• [Given text]
In the aftermath of global warming, the earth is almost - but not quite - the vision of WaterWorld we've all worried about since we saw the Kevin Kostner movie. No? That was just me that had those nightmares? Okay, well then. At any rate, almost the full surface of the world is water, with some land peppered here and there (Colorado Islands anyone?) overstuffed with millions of people living in one-room apartments in tiny towers. Except for the pioneers. Homesteaders get 100 acres if they work it for five years. The only catch is, the land is underwater - at the very bottom of the sea.
There is some very fun world building going on in this book, which probably is terribly inaccurate all over the place when it comes to science, but since I know nothing about scuba diving, let alone what it would take to engineer an undersea house (or casino, as the case may be), I just went with it and enjoyed the ride. And a very interesting ride it was, too, full of novel ideas and gorgeously described landscapes that tickled my imagination.
I loved that this book had a male narrator. So many main characters in YA fiction - even the post-apocalyptic sort that I favor - tend to be females. And I know it's because that is who tends to read the stuff, like it or not, but Ty was charming and had a very real and exciting story to tell. I hope there are more in store in this underwater colony, as I'm eager to re-visit the depths, and the fascinating characters there.
The only point I found vaguely unsettling was the way Ty called his parents "Ma and Pa..." sure, they're pioneers, and it hearkens back to Little House on the Prairie and all that, but this is the future, right? I don't think kids are time traveling backwards in terms of their verbiage. It struck me as a little weird; one "off" note in an otherwise lovely piece.

• [Problems to work on]
**1)** Which names of people, places, films, or books appear in the review? Leave out the terms Ty uses for his parents.
**2)** Answer these questions about the review:
(a) How many acres do homesteaders get, and for how long must they work the land?
(b) What is the name of the book's narrator?
(c) What does the narrator call his parents?
**3)** Repeat everything in the review from "There is some" down to "fascinating characters there.", word for word.

• [Input data]
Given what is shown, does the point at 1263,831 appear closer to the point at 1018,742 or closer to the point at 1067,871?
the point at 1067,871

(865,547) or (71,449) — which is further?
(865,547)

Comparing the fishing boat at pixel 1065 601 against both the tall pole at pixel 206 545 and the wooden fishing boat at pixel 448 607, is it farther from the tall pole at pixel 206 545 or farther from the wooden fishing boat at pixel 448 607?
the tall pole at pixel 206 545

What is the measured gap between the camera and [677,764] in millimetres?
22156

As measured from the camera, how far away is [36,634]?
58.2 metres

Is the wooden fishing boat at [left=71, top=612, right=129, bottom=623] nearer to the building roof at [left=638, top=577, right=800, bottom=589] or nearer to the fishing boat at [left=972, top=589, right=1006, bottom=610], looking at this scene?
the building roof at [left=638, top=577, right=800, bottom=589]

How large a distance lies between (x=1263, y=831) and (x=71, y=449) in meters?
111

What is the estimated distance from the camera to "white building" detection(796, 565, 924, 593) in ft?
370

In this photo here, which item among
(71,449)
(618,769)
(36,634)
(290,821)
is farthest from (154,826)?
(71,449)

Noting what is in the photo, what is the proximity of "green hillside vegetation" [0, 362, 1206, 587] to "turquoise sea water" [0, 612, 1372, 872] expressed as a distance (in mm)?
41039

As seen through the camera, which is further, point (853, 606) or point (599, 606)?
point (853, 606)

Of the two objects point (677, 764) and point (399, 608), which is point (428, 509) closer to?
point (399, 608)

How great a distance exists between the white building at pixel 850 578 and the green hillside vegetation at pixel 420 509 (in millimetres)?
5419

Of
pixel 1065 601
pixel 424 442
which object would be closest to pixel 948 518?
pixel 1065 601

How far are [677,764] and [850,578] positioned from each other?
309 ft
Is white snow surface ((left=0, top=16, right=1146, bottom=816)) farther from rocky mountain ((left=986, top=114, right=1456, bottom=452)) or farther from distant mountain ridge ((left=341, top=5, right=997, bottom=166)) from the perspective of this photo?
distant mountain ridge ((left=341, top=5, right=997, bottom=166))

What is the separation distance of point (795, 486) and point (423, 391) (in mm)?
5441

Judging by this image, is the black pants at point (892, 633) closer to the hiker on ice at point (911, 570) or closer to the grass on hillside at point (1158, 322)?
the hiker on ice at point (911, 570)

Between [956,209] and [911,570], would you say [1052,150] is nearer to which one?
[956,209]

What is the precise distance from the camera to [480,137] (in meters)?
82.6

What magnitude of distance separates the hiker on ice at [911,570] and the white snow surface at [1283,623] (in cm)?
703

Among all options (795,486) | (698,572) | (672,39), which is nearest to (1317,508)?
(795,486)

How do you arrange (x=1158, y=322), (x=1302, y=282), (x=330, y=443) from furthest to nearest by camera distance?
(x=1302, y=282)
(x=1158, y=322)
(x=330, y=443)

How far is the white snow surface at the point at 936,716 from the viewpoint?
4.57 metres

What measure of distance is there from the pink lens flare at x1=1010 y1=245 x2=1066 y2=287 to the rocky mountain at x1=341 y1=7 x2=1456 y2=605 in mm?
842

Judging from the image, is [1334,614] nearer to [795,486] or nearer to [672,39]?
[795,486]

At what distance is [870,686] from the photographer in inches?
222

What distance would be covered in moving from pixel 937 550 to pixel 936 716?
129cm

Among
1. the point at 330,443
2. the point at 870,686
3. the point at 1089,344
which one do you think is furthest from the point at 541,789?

• [Solutions to the tasks]
**1)**
- WaterWorld
- Kevin Kostner
- Colorado Islands
- Ty
- Little House on the Prairie

**2)**
(a) 100 acres, if they work it for five years.
(b) Ty.
(c) "Ma and Pa."

**3)**
There is some very fun world building going on in this book, which probably is terribly inaccurate all over the place when it comes to science, but since I know nothing about scuba diving, let alone what it would take to engineer an undersea house (or casino, as the case may be), I just went with it and enjoyed the ride. And a very interesting ride it was, too, full of novel ideas and gorgeously described landscapes that tickled my imagination.
I loved that this book had a male narrator. So many main characters in YA fiction - even the post-apocalyptic sort that I favor - tend to be females. And I know it's because that is who tends to read the stuff, like it or not, but Ty was charming and had a very real and exciting story to tell. I hope there are more in store in this underwater colony, as I'm eager to re-visit the depths, and the fascinating characters there.